#### Text passage ####

Retailers such as Biyani have made their mark with private labels much like Trent has. It is natural then for him to devote his time and attention to in-house brands. Future Group’s flagship company, Pantaloon Retail stores, which is primarily into fashion wear, began selling private labels way back in the 1990s and continues to maintain a high percentage of these products, as high as 70-75%, according to Biyani. Rajan Raheja group’s Globus is another store that has devoted much of its attention to private labels.
At its massive Mumbai store in the suburb of Bandra, for instance, the entire ground floor is dedicated to the latter. The situation is no different with the Delhi-based retailer Vishal Mega Mart or the Mumbai-based HyperCity Retail or even newer players such as Aditya Birla Retail or Reliance Retail.
For many, private labels are their unique selling proposition—their distinctive style that helps them to differentiate their offerings from the others. As Gibson Vedamani, chief executive officer, Retailers Association of India, explains, “With private labels, a retailer can bring exclusivity to the merchandise mix. It helps in setting apart one retailer from the other, otherwise all multi-brand retail operations would appear the same.”

#### Source data ####

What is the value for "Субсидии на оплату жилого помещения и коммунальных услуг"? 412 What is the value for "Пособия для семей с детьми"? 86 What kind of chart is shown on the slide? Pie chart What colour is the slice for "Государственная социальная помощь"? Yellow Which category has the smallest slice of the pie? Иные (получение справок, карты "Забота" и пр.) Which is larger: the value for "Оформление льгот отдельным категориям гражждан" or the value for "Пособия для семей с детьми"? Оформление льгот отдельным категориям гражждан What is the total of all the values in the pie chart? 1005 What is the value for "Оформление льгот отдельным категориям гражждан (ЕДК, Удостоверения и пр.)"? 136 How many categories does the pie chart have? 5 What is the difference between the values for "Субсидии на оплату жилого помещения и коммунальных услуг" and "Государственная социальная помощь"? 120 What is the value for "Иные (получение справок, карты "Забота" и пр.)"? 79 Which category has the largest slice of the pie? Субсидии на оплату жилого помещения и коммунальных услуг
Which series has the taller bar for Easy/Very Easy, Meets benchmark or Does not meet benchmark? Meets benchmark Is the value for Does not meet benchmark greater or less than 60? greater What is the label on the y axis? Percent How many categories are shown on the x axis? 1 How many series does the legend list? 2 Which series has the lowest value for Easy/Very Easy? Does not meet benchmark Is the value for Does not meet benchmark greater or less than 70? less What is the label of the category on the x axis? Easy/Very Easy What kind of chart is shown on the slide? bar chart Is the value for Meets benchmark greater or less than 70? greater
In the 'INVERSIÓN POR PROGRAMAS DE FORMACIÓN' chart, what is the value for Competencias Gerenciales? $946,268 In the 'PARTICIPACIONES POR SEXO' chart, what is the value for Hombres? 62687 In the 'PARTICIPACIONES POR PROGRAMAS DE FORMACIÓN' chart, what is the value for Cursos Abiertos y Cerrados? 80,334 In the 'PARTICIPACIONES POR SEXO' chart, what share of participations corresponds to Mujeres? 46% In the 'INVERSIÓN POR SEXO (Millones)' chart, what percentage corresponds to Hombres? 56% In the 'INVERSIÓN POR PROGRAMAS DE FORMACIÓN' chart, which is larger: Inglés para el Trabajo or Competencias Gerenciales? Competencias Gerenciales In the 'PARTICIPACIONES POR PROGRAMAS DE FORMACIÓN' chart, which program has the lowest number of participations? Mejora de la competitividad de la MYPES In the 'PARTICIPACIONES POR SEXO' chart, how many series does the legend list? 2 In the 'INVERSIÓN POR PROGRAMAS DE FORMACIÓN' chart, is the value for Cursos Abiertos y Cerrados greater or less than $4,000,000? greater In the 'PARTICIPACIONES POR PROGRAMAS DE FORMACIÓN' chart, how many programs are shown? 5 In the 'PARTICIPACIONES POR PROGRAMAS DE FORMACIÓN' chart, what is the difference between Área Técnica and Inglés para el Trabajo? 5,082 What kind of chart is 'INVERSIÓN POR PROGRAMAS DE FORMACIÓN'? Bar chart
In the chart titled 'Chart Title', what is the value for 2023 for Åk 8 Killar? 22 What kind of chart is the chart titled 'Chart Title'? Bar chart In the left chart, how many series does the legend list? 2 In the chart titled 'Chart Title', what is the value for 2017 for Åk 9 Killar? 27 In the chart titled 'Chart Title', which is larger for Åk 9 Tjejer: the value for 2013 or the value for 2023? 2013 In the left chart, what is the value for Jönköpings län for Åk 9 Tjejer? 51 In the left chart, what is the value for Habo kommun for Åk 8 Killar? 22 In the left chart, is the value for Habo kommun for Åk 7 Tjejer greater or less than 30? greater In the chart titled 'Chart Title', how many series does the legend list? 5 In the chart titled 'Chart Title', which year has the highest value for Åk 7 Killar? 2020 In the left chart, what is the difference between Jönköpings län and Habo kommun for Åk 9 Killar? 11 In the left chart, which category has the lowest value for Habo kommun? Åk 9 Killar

####

According to Biyani in the passage on retail private labels, how high a percentage of Pantaloon Retail's products are private labels?

As high as 70-75%.